Durante los siguientes años, fue pastor misionero de los nativos americanos en Stockbridge, Massachusetts, y escribió, entre otros tratados teológicos, La libertad de la voluntad (1754), una brillante defensa de la soberanía divina. En él sostenía que somos libres de hacer lo que queramos, pero nunca querremos hacer la voluntad de Dios sin una visión de su naturaleza divina impartida por el Espíritu. Fascinado por la física newtoniana e iluminado por las Escrituras, Edwards creía que la providencia de Dios era literalmente la fuerza vinculante de los átomos: el universo se derrumbaría y desaparecería si Dios no sostuviera su existencia de un momento a otro.
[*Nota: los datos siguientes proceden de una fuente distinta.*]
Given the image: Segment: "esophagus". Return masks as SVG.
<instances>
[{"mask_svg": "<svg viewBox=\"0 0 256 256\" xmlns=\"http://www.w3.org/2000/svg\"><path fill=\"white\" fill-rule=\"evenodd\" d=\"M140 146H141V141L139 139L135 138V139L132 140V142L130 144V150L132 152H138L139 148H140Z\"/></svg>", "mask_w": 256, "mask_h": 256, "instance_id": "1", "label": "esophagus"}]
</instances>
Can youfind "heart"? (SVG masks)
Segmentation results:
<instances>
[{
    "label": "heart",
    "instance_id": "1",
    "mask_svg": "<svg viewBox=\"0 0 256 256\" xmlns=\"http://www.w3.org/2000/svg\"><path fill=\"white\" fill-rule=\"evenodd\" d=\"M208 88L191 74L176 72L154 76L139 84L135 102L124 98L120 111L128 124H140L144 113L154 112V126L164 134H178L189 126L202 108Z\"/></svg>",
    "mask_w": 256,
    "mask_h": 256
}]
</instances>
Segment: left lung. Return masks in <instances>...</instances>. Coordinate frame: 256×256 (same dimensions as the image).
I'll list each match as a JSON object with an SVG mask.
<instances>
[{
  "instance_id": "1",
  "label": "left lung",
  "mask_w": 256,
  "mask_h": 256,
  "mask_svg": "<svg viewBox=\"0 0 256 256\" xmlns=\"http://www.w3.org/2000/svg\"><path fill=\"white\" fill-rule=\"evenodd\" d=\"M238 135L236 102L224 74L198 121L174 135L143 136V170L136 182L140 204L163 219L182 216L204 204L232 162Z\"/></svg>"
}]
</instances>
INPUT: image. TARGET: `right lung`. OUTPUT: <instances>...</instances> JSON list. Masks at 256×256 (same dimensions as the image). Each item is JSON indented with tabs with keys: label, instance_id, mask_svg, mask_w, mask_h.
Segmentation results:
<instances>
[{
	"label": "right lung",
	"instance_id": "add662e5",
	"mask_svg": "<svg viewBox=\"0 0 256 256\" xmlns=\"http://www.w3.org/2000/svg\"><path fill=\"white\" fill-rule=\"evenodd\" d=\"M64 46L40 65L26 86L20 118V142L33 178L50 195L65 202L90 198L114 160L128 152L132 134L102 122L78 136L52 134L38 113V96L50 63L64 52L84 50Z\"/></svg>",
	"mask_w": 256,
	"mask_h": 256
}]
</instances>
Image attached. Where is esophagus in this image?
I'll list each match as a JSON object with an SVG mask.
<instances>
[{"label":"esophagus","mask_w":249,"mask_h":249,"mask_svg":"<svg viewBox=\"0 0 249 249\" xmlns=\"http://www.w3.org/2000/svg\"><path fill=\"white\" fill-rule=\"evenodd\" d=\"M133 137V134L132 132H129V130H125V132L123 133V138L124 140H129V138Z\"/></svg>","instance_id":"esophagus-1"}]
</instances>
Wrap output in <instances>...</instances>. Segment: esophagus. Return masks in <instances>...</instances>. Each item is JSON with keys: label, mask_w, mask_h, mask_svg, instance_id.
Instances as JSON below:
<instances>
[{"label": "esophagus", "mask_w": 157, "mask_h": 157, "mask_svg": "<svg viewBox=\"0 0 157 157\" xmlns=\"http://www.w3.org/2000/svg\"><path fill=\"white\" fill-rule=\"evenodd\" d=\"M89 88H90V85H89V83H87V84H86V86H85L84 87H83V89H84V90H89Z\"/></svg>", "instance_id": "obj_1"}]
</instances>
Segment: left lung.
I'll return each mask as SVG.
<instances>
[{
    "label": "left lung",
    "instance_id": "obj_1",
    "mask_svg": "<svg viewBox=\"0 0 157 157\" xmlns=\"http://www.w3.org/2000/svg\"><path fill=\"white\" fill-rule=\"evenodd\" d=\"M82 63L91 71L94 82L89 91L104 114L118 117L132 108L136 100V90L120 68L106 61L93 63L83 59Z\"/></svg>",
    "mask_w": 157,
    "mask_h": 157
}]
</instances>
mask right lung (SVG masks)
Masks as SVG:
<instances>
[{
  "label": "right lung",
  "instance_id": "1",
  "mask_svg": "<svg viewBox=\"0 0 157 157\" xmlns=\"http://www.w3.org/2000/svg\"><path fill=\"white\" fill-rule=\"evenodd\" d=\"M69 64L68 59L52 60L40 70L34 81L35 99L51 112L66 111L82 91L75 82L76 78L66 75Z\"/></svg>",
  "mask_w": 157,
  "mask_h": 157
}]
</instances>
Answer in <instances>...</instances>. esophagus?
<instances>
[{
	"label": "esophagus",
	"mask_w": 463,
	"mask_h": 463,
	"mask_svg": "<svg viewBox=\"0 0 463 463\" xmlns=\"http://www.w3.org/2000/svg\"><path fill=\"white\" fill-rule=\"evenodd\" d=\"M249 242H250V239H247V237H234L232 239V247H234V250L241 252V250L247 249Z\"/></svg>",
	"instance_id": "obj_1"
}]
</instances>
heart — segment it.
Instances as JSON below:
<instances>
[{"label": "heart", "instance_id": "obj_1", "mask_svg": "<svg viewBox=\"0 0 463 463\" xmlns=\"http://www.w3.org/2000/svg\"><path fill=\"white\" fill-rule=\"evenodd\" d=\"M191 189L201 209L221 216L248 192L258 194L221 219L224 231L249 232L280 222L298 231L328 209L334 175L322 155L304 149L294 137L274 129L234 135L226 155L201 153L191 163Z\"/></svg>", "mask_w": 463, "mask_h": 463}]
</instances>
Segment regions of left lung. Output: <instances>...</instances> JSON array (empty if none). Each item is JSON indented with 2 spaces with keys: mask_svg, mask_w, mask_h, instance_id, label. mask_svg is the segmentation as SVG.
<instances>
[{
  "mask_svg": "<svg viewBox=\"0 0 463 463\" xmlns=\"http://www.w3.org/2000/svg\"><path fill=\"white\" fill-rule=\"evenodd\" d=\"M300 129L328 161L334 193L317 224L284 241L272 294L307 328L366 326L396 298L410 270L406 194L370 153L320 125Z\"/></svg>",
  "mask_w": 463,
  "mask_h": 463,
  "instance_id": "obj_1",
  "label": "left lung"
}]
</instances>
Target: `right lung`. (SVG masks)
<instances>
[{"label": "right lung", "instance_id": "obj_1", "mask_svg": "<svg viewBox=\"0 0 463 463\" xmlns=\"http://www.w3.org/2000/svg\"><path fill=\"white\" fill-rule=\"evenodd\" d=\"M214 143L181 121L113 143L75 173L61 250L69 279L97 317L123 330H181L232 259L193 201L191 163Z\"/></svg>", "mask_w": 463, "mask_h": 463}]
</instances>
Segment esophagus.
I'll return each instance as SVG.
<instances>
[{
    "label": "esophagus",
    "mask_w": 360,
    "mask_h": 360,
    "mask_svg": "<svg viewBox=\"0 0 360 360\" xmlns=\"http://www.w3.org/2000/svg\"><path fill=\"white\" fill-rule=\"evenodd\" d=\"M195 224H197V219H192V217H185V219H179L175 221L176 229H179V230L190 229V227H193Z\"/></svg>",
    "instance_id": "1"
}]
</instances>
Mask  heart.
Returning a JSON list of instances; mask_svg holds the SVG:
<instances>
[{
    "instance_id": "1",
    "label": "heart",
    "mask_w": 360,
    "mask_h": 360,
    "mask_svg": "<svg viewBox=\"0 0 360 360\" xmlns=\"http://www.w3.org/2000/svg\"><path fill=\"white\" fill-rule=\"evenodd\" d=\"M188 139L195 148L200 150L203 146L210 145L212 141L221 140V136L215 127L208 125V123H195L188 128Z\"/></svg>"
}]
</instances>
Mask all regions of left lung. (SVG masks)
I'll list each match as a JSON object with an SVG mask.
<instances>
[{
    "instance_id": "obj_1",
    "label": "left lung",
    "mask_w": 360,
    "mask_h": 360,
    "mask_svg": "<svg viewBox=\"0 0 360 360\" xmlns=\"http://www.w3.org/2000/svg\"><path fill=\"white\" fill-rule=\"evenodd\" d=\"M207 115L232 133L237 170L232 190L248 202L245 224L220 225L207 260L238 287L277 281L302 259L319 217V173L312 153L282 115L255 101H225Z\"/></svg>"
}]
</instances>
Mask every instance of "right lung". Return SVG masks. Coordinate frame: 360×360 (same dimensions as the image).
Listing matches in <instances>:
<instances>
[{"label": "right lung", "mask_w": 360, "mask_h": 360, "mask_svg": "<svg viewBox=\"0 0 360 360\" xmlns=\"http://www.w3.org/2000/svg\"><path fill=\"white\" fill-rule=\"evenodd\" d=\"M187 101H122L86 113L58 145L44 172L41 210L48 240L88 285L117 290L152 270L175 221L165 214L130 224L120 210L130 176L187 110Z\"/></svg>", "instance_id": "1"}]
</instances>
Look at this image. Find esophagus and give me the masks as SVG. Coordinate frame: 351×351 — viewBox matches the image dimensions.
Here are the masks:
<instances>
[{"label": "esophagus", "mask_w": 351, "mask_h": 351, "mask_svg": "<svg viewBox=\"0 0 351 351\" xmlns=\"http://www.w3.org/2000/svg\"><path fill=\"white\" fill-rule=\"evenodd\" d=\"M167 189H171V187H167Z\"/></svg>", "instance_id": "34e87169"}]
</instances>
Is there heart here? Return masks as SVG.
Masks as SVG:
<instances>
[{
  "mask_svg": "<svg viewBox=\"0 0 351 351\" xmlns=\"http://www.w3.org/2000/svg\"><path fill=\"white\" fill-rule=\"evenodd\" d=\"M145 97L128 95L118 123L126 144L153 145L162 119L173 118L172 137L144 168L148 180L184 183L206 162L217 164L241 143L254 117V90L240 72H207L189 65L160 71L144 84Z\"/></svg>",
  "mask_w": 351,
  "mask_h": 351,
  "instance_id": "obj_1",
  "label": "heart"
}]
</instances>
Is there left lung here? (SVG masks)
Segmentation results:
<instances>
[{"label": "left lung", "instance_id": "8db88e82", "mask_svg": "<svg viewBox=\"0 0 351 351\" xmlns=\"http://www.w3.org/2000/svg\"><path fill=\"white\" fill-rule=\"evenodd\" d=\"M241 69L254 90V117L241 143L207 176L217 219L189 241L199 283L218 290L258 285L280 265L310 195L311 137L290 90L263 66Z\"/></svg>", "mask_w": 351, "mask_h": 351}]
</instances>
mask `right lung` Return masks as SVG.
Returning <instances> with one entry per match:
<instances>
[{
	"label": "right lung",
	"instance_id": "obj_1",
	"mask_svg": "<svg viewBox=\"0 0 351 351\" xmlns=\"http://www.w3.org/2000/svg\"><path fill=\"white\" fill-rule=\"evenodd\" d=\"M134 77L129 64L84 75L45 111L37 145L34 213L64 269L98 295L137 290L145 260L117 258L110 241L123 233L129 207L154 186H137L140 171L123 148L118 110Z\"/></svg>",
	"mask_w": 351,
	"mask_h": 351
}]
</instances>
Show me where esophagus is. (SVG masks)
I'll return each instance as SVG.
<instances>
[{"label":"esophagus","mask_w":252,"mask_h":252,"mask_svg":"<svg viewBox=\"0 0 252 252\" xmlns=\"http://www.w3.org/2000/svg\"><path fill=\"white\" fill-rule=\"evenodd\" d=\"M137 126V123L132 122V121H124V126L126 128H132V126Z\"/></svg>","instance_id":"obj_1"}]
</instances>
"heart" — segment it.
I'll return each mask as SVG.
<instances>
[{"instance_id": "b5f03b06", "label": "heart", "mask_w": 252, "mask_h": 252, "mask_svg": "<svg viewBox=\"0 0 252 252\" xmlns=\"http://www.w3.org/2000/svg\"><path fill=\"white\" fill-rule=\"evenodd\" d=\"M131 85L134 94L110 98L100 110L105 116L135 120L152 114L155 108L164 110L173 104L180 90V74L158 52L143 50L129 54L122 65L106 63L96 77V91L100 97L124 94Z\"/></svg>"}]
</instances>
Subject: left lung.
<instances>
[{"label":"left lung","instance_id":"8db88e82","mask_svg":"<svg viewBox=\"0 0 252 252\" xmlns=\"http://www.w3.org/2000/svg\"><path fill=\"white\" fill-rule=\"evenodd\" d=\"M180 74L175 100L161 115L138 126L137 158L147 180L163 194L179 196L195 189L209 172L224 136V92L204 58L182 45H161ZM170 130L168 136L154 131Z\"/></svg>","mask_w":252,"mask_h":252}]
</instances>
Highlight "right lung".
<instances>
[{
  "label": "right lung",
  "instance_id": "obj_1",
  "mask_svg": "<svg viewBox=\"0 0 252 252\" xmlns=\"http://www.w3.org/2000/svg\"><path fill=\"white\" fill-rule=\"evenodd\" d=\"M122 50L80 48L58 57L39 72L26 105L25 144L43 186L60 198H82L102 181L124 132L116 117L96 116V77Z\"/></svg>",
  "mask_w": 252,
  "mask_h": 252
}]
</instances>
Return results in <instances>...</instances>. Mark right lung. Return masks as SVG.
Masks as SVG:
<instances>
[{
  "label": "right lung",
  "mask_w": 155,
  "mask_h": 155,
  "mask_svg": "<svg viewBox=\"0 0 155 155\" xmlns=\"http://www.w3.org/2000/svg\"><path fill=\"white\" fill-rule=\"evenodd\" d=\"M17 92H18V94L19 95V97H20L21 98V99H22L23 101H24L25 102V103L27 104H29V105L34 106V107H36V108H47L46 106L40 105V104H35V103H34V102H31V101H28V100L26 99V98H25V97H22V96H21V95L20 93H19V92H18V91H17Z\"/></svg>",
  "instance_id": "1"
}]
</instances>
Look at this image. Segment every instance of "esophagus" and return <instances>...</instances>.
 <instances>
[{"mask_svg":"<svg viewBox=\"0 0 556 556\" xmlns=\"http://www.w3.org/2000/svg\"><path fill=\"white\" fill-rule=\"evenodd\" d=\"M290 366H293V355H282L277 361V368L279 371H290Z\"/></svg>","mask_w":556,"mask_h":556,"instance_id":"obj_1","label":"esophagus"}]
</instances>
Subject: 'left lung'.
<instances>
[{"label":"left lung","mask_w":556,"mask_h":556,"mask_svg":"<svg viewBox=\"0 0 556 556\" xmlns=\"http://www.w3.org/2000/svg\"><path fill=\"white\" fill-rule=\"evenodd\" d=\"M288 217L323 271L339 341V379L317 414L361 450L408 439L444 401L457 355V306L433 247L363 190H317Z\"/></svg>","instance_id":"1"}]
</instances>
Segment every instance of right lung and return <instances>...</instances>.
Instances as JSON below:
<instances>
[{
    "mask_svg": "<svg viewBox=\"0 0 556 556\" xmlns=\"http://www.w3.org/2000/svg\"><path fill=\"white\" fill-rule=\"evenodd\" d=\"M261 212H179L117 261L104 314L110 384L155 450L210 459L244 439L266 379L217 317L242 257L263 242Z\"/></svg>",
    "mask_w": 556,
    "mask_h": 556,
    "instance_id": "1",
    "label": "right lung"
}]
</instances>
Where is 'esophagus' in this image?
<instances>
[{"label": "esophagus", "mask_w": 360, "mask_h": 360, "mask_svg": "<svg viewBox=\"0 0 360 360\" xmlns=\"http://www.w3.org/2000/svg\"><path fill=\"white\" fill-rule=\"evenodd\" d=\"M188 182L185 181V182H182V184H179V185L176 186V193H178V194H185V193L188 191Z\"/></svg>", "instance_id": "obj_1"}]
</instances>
Las Escrituras afirmaban su opinión de que Cristo «sostiene todas las cosas con su palabra de poder» (Heb. 1:3 RSV). Tales fueron los frutos de su hábito de toda la vida de levantarse a las 4:00 a.m. y estudiar 13 horas al día.

El Colegio de Nueva Jersey (más tarde Princeton) lo llamó como presidente en 1758. Pero poco después de su llegada, Edwards murió a causa de la nueva vacuna contra la viruela. Tenía 55 años.

No dejó un legado pequeño: Edwards es considerado (algunos dirían que con Reinhold Niebuhr) el mayor teólogo de América.